Une mère, représentée par un masque qu’endossent tour à tour les six comédiens, cherche son fils disparu, dans une quête qui la mène aux confins du monde des vivants. Guidée par son inlassable amour et sa souffrance vive, elle sacrifiera dans ce sombre voyage des morceaux d’elle-même, déterminée à affronter la Mort qui lui a ravi sa raison de vivre.
Toute la pièce baigne dans les métaphores, les allégories et les références : les fleurs, omniprésentes, pour figurer les morts ; les tamis, qui dans la culture arabo-musulmane renvoient à des rituels de protection ; les longues robes blanches des comédiens, évoquant les vêtements des derviches tourneurs… Sans compter les cercles, la lumière, la musique, qui nimbent l’ensemble d’une atmosphère teintée d’ésotérisme et de sensualité cosmique. Dans cette narration imprégnée de merveilleux, se glissent ponctuellement des bribes de récits intimes, échos de souvenirs personnels vécus dans un Moyen Orient tissé de violence et de chaos.

=-=-=-=-=

Série de consignes:
1 - Recopiez dans l'extrait sur la pièce tout le passage depuis « Toute la pièce » jusqu'à « et de chaos. ».
2 - Prolongez l'extrait sur la pièce à la suite de sa dernière phrase.

Données fournies:
=-=-=-=-=

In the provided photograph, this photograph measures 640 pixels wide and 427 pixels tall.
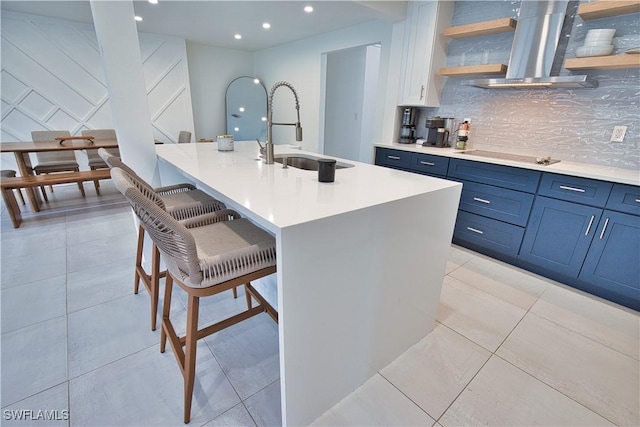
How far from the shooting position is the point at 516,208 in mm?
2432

=-=-=-=-=

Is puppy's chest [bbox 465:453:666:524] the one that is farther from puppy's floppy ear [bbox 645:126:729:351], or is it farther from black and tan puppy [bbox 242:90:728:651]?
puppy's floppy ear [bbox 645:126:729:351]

=-=-=-=-=

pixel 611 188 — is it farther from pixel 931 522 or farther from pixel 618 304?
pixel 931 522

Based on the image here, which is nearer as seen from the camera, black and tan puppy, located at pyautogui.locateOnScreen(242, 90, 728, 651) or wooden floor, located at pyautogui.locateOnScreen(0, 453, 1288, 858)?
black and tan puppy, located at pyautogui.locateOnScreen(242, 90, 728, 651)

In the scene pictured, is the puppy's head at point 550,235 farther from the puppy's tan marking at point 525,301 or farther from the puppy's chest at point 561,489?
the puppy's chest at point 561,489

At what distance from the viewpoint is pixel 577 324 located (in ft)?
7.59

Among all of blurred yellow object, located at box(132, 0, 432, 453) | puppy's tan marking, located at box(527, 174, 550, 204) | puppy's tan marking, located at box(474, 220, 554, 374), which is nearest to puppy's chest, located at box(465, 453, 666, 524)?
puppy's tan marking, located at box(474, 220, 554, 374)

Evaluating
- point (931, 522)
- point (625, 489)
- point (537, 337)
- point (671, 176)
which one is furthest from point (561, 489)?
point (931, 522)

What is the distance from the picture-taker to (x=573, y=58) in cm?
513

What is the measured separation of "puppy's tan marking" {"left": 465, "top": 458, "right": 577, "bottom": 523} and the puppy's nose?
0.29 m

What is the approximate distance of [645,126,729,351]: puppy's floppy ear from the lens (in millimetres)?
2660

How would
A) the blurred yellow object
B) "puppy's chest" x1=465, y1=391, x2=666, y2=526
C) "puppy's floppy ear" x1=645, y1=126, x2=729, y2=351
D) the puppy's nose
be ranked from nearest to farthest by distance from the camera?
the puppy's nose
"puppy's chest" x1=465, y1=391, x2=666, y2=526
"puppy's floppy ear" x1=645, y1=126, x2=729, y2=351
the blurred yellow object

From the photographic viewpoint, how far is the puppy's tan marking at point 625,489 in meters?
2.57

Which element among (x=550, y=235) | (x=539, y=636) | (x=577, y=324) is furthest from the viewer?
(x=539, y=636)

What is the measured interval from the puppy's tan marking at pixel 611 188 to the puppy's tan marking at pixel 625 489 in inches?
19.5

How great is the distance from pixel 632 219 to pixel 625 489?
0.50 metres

=-=-=-=-=

Réponses successives:
1 -
Toute la pièce baigne dans les métaphores, les allégories et les références : les fleurs, omniprésentes, pour figurer les morts ; les tamis, qui dans la culture arabo-musulmane renvoient à des rituels de protection ; les longues robes blanches des comédiens, évoquant les vêtements des derviches tourneurs… Sans compter les cercles, la lumière, la musique, qui nimbent l’ensemble d’une atmosphère teintée d’ésotérisme et de sensualité cosmique. Dans cette narration imprégnée de merveilleux, se glissent ponctuellement des bribes de récits intimes, échos de souvenirs personnels vécus dans un Moyen Orient tissé de violence et de chaos.

2 -
Est-ce la méconnaissance de l’imaginaire et des codes culturels ici mis à l’honneur ? La difficulté à faire tenir ensemble la trame du conte et les expériences contemporaines de la mort et de la perte, dans une région si souvent à feu et à sang ? Le flottement entre la fable initiatique fantastique, le poème mystique et le témoignage ? Toujours est-il qu’il est bien difficile de pénétrer dans ce jardin et d’y suivre un sentier, tant les pistes esquissées semblent se dérober une à une. Le texte, elliptique et très imagé, offre peu de prises à la compréhension.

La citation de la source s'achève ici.